— start of INFORMATION PROVIDED —
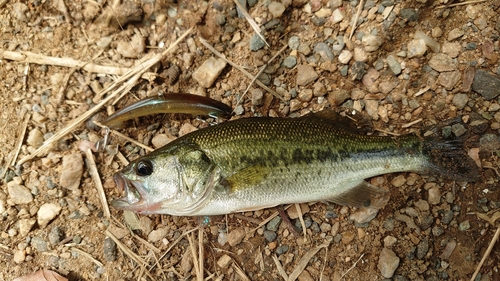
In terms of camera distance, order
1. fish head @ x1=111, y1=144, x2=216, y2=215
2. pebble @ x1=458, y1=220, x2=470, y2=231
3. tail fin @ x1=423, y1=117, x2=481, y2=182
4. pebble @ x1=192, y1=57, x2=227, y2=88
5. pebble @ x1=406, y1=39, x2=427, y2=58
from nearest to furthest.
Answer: fish head @ x1=111, y1=144, x2=216, y2=215 → tail fin @ x1=423, y1=117, x2=481, y2=182 → pebble @ x1=458, y1=220, x2=470, y2=231 → pebble @ x1=406, y1=39, x2=427, y2=58 → pebble @ x1=192, y1=57, x2=227, y2=88

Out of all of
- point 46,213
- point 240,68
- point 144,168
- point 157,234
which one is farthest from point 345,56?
point 46,213

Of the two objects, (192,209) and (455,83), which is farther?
(455,83)

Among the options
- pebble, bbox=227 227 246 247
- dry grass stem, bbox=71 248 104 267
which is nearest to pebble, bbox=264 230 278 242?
pebble, bbox=227 227 246 247

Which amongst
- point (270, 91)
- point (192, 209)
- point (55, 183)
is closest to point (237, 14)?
point (270, 91)

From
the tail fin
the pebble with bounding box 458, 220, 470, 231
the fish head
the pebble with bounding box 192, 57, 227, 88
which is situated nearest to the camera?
the fish head

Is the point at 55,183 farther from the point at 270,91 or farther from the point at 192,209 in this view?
the point at 270,91

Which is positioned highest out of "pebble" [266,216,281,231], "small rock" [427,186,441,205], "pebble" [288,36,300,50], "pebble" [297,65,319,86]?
"pebble" [288,36,300,50]

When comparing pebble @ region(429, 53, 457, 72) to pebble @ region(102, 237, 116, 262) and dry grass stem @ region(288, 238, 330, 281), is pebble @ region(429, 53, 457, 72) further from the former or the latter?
pebble @ region(102, 237, 116, 262)
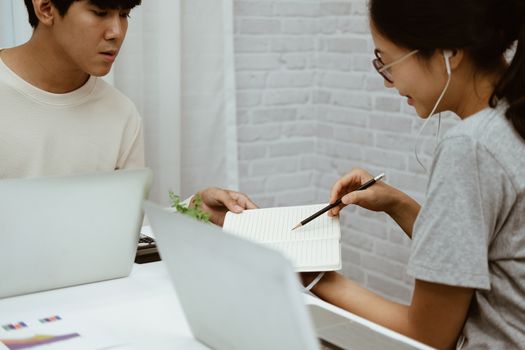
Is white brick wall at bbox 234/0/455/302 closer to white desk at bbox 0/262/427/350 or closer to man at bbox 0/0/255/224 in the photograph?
man at bbox 0/0/255/224

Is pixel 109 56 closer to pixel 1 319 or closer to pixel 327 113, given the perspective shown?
pixel 1 319

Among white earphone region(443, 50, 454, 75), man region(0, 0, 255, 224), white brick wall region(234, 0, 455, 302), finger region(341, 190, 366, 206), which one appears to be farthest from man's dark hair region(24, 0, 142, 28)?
white brick wall region(234, 0, 455, 302)

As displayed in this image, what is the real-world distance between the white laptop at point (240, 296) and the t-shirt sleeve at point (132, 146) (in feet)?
3.04

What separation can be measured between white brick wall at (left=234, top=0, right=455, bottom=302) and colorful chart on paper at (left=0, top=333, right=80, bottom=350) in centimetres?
170

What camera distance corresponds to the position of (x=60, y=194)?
1148 millimetres

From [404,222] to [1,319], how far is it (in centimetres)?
78

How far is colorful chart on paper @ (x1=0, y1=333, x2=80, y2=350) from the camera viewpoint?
98 centimetres

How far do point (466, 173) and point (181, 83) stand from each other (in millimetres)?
1500

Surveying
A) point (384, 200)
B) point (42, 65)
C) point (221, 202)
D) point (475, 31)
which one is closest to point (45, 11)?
point (42, 65)

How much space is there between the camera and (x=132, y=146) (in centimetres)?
188

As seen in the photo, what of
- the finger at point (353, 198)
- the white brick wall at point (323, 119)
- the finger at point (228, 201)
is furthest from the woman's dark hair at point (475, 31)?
the white brick wall at point (323, 119)

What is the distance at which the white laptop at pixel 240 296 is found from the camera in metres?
0.70

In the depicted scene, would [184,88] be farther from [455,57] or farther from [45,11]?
[455,57]

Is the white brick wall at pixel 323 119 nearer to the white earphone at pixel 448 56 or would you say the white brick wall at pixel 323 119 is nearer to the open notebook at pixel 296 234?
the open notebook at pixel 296 234
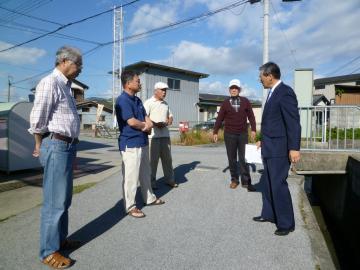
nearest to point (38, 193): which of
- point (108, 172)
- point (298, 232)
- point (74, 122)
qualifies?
point (108, 172)

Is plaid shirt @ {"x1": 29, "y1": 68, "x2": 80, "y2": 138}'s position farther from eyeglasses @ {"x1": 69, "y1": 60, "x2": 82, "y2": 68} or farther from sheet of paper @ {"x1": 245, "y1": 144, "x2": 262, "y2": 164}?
sheet of paper @ {"x1": 245, "y1": 144, "x2": 262, "y2": 164}

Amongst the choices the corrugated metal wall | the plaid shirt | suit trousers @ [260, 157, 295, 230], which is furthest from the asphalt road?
the corrugated metal wall

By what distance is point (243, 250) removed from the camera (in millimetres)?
3447

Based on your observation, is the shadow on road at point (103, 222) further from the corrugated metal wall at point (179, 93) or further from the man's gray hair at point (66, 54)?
the corrugated metal wall at point (179, 93)

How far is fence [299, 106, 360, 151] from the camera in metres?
7.55

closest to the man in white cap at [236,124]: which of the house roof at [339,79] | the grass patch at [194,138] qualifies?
the grass patch at [194,138]

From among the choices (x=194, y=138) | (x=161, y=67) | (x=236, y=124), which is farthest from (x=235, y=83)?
(x=161, y=67)

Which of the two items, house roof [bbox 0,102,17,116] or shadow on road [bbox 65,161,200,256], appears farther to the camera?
house roof [bbox 0,102,17,116]

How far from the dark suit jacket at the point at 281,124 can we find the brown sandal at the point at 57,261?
8.12 feet

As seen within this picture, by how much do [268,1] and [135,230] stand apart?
10823mm

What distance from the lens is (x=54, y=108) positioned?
301 cm

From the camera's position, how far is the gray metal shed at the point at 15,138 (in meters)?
7.73

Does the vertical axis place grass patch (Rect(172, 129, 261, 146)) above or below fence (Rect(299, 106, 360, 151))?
below

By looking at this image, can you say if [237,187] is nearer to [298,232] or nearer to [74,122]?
[298,232]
— end of INFORMATION PROVIDED —
WHAT YOU WILL DO
Copy every line of the data exactly as written, excluding the pictures.

ANSWER FOR THE TASK
In terms of camera distance, order
1. fish head @ x1=111, y1=144, x2=216, y2=215
2. pebble @ x1=458, y1=220, x2=470, y2=231
3. tail fin @ x1=423, y1=117, x2=481, y2=182
4. pebble @ x1=192, y1=57, x2=227, y2=88
5. pebble @ x1=406, y1=39, x2=427, y2=58
from nearest to furthest.
Answer: fish head @ x1=111, y1=144, x2=216, y2=215 → tail fin @ x1=423, y1=117, x2=481, y2=182 → pebble @ x1=458, y1=220, x2=470, y2=231 → pebble @ x1=406, y1=39, x2=427, y2=58 → pebble @ x1=192, y1=57, x2=227, y2=88

Out of all of
- point 46,213
- point 240,68
- point 144,168
- point 157,234
which one is farthest from point 345,56?
point 46,213

Of the two objects, (192,209) and (455,83), which is farther?
(455,83)

Among the options
- pebble, bbox=227 227 246 247
- dry grass stem, bbox=71 248 104 267
which is nearest to pebble, bbox=264 230 278 242?
pebble, bbox=227 227 246 247

Which amongst
- point (270, 91)
- point (192, 209)
- point (55, 183)
is closest to point (237, 14)?
point (270, 91)

From
the tail fin
the pebble with bounding box 458, 220, 470, 231
the fish head
the pebble with bounding box 192, 57, 227, 88
which is situated nearest to the camera?
the fish head

Is the point at 55,183 farther from the point at 270,91 or farther from the point at 192,209 in this view?
the point at 270,91

Which is positioned highest out of "pebble" [266,216,281,231], "small rock" [427,186,441,205], "pebble" [288,36,300,50], "pebble" [297,65,319,86]?
"pebble" [288,36,300,50]

When comparing pebble @ region(429, 53, 457, 72) to pebble @ region(102, 237, 116, 262) and dry grass stem @ region(288, 238, 330, 281), is pebble @ region(429, 53, 457, 72) further from the former or the latter?
pebble @ region(102, 237, 116, 262)
Is white brick wall at bbox 234/0/455/302 closer to white desk at bbox 0/262/427/350 or closer to man at bbox 0/0/255/224 in the photograph?
man at bbox 0/0/255/224

Is pixel 109 56 closer to pixel 1 319 or closer to pixel 327 113, given the perspective shown?
pixel 1 319

Among white earphone region(443, 50, 454, 75), man region(0, 0, 255, 224), white brick wall region(234, 0, 455, 302), finger region(341, 190, 366, 206), which one appears to be farthest from man's dark hair region(24, 0, 142, 28)?
white brick wall region(234, 0, 455, 302)

As displayed in this image, what is the real-world distance between the white laptop at point (240, 296) and the t-shirt sleeve at point (132, 146) (in feet)?
3.04

What separation can be measured between white brick wall at (left=234, top=0, right=455, bottom=302) and colorful chart on paper at (left=0, top=333, right=80, bottom=350) in centimetres?
170

What camera distance corresponds to the position of (x=60, y=194)?
1148 millimetres

From [404,222] to [1,319], how far is it (in centimetres)?
78

How far is colorful chart on paper @ (x1=0, y1=333, x2=80, y2=350) from the camera viewpoint?
98 centimetres

How far do point (466, 173) and point (181, 83) stand from each other (in millimetres)?
1500

Surveying
A) point (384, 200)
B) point (42, 65)
C) point (221, 202)
D) point (475, 31)
which one is closest to point (45, 11)?
point (42, 65)

How much space is there between the camera and (x=132, y=146) (in centimetres)?
188

As seen in the photo, what of
- the finger at point (353, 198)
- the white brick wall at point (323, 119)
- the finger at point (228, 201)
is furthest from the woman's dark hair at point (475, 31)?
the white brick wall at point (323, 119)

What is the distance at which the white laptop at pixel 240 296 is found from the camera in metres?
0.70

In the depicted scene, would [184,88] be farther from [455,57] or farther from [45,11]?
[455,57]

Is the white brick wall at pixel 323 119 nearer to the white earphone at pixel 448 56 or would you say the white brick wall at pixel 323 119 is nearer to the open notebook at pixel 296 234?
the open notebook at pixel 296 234
nearest to point (38, 193): which of
- point (108, 172)
- point (298, 232)
- point (74, 122)
qualifies?
point (108, 172)

Is plaid shirt @ {"x1": 29, "y1": 68, "x2": 80, "y2": 138}'s position farther from eyeglasses @ {"x1": 69, "y1": 60, "x2": 82, "y2": 68} or farther from sheet of paper @ {"x1": 245, "y1": 144, "x2": 262, "y2": 164}?
sheet of paper @ {"x1": 245, "y1": 144, "x2": 262, "y2": 164}

Amongst the choices the corrugated metal wall | the plaid shirt | suit trousers @ [260, 157, 295, 230], which is furthest from the asphalt road?
the corrugated metal wall

By what distance is point (243, 250) removed from the camera (in millimetres)?
3447

Based on your observation, is the shadow on road at point (103, 222) further from the corrugated metal wall at point (179, 93) or further from the man's gray hair at point (66, 54)?
the corrugated metal wall at point (179, 93)

How far is fence [299, 106, 360, 151] from the camera in metres?
7.55

closest to the man in white cap at [236,124]: which of the house roof at [339,79] | the grass patch at [194,138] qualifies?
the grass patch at [194,138]

From among the choices (x=194, y=138) | (x=161, y=67) | (x=236, y=124), which is farthest from (x=235, y=83)?
(x=161, y=67)

Which of the two items, house roof [bbox 0,102,17,116] or shadow on road [bbox 65,161,200,256], appears farther to the camera?
house roof [bbox 0,102,17,116]

How far from the dark suit jacket at the point at 281,124 can we find the brown sandal at the point at 57,261?
8.12 feet

As seen within this picture, by how much do [268,1] and [135,230] stand apart?
10823mm

What distance from the lens is (x=54, y=108) positioned?
301 cm

From the camera's position, how far is the gray metal shed at the point at 15,138 (in meters)?
7.73

Does the vertical axis place grass patch (Rect(172, 129, 261, 146)) above or below fence (Rect(299, 106, 360, 151))?
below

By looking at this image, can you say if [237,187] is nearer to [298,232] or nearer to [74,122]?
[298,232]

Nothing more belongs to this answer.